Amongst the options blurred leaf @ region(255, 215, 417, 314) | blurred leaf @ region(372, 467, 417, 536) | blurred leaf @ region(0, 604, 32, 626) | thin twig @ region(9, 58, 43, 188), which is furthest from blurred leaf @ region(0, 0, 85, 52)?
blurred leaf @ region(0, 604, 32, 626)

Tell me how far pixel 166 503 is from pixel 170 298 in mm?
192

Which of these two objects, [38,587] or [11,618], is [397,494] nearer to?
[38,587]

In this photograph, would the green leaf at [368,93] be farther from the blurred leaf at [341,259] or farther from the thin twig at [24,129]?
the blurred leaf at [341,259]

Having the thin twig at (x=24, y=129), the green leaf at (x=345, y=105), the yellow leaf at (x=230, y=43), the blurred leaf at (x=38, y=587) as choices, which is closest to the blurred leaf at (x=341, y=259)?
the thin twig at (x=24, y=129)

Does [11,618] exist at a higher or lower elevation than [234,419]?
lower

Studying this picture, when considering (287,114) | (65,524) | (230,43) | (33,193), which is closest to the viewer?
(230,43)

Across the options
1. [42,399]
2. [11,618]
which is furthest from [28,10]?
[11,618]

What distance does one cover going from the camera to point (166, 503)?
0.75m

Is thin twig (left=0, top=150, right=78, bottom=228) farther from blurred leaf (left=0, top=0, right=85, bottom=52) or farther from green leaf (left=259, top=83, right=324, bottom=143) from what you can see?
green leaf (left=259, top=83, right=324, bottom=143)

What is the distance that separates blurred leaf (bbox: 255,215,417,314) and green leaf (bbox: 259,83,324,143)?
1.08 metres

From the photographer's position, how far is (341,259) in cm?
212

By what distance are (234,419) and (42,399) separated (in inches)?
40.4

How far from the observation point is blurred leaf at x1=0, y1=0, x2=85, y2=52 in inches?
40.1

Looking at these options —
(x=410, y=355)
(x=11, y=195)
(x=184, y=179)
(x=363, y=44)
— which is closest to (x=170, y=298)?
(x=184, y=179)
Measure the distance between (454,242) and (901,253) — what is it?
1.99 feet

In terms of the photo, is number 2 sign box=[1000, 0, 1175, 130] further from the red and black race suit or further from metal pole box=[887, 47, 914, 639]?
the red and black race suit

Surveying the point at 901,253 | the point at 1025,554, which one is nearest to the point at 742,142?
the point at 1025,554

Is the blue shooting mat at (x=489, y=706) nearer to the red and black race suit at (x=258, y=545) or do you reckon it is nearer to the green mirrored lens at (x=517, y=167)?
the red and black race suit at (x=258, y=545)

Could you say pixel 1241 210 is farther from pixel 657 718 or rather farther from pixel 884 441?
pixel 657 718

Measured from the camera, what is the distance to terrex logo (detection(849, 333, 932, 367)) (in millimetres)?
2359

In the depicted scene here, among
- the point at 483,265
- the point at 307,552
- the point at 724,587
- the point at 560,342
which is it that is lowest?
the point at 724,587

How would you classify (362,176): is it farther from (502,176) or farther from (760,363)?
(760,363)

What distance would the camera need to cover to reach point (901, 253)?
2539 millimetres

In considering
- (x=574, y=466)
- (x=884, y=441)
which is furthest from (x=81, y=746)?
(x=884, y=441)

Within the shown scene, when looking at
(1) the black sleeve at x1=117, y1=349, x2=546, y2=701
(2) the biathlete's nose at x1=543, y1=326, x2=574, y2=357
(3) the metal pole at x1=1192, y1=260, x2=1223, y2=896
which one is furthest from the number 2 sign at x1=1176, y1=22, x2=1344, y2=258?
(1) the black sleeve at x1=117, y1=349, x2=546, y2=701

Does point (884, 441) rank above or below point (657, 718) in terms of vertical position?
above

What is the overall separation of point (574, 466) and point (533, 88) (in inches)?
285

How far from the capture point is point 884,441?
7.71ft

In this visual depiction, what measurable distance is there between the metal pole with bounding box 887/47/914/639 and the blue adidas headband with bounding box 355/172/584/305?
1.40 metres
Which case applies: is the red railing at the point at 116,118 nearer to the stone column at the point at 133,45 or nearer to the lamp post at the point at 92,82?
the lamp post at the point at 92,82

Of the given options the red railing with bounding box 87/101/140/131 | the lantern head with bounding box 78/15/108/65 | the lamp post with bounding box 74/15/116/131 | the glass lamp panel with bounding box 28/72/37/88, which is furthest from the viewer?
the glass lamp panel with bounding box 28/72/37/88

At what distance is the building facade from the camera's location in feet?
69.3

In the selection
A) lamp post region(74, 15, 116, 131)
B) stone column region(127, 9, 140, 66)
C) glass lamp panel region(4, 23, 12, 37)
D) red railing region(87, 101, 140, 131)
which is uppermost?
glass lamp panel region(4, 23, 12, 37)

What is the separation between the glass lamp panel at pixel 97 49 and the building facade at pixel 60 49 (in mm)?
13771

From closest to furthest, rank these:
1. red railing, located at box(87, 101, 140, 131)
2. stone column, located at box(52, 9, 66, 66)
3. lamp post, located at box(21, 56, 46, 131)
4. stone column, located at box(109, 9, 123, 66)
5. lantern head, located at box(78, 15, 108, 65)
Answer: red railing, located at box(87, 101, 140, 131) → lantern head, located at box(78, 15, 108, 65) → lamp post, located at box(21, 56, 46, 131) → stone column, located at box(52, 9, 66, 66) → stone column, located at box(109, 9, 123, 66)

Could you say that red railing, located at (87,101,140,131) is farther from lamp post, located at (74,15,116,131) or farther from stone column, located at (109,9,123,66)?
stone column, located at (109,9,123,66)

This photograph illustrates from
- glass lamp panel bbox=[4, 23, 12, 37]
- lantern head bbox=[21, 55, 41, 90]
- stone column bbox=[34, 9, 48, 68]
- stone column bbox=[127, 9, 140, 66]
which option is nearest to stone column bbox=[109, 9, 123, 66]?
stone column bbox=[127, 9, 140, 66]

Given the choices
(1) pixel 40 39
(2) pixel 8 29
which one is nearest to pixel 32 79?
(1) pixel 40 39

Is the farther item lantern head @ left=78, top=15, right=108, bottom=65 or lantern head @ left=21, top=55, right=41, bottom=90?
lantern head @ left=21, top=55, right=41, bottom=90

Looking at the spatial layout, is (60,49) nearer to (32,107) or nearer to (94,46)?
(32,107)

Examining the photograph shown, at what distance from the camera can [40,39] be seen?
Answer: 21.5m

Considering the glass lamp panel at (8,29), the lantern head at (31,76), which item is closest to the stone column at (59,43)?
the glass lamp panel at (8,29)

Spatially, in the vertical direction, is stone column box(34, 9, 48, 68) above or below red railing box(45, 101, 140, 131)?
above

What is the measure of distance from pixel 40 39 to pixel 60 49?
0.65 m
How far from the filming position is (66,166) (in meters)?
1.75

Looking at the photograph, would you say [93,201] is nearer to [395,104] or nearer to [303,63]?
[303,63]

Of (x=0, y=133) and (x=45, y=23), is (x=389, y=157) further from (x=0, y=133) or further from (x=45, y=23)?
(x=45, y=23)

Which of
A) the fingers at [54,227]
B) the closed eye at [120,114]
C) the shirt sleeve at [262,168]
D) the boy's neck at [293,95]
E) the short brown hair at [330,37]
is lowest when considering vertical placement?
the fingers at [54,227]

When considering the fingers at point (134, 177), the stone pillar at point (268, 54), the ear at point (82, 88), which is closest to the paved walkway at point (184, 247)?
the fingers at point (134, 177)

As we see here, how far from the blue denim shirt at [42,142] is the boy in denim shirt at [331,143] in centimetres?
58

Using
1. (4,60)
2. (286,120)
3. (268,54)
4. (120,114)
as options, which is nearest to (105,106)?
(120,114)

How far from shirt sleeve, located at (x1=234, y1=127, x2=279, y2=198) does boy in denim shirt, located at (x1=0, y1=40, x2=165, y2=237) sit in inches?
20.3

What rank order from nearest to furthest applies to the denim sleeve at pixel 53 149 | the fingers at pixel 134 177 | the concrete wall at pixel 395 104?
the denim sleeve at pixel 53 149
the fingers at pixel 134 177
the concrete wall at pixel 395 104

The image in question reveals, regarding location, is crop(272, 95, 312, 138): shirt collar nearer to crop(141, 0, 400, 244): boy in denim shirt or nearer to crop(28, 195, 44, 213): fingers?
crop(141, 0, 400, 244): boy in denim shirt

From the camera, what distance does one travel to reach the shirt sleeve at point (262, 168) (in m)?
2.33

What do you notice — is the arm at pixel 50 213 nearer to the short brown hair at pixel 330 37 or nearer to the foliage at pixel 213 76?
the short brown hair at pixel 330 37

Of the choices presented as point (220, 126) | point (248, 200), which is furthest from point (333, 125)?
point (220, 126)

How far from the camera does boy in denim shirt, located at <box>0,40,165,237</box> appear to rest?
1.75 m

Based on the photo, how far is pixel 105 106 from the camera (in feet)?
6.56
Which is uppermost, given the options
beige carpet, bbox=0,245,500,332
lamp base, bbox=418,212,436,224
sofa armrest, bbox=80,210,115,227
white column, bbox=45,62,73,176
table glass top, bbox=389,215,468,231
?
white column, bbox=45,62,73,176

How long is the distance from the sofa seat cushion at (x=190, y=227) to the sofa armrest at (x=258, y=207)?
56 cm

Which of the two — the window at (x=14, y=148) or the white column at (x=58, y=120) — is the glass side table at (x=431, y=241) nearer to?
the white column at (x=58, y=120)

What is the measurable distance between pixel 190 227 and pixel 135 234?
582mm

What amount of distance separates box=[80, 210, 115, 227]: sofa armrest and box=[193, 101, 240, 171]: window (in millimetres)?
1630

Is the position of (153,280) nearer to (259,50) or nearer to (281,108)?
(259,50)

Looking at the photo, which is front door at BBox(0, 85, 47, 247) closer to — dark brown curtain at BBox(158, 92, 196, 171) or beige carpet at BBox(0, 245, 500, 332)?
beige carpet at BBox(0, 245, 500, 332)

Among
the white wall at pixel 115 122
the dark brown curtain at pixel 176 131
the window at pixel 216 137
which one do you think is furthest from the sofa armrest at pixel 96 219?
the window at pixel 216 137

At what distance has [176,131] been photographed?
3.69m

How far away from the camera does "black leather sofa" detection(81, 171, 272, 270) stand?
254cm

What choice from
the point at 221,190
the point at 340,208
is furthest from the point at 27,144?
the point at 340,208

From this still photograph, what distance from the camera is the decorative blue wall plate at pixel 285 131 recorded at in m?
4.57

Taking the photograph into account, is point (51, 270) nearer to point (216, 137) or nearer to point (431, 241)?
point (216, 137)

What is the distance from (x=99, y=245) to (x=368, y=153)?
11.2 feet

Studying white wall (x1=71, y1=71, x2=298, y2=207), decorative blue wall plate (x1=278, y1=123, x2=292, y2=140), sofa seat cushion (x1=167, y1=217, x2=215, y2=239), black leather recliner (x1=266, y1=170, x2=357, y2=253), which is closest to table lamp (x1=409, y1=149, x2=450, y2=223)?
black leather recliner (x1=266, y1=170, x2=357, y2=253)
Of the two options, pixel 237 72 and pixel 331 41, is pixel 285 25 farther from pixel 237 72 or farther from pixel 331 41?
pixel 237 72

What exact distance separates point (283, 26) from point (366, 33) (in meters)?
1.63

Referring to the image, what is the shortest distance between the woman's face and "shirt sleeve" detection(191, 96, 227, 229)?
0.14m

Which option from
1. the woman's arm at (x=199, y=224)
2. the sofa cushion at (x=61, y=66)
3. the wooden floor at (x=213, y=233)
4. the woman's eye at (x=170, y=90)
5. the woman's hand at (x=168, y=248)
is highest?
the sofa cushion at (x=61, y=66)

▸ **Exercise goal**
Return the lines above, from the one containing "Of the two options, pixel" to the end, exactly as they stand.

▸ **Response to the exercise**
Of the two options, pixel 237 72 and pixel 331 41, is pixel 285 25 farther from pixel 237 72 or farther from pixel 331 41?
pixel 237 72

What exact distance separates point (283, 26) from point (366, 33) (in meters)?
1.63

Referring to the image, what is the shortest distance between the woman's face and "shirt sleeve" detection(191, 96, 227, 229)?
0.14m

Which option from
1. the woman's arm at (x=199, y=224)
2. the sofa cushion at (x=61, y=66)
3. the wooden floor at (x=213, y=233)
4. the woman's eye at (x=170, y=90)
5. the woman's hand at (x=168, y=248)
is highest?
the sofa cushion at (x=61, y=66)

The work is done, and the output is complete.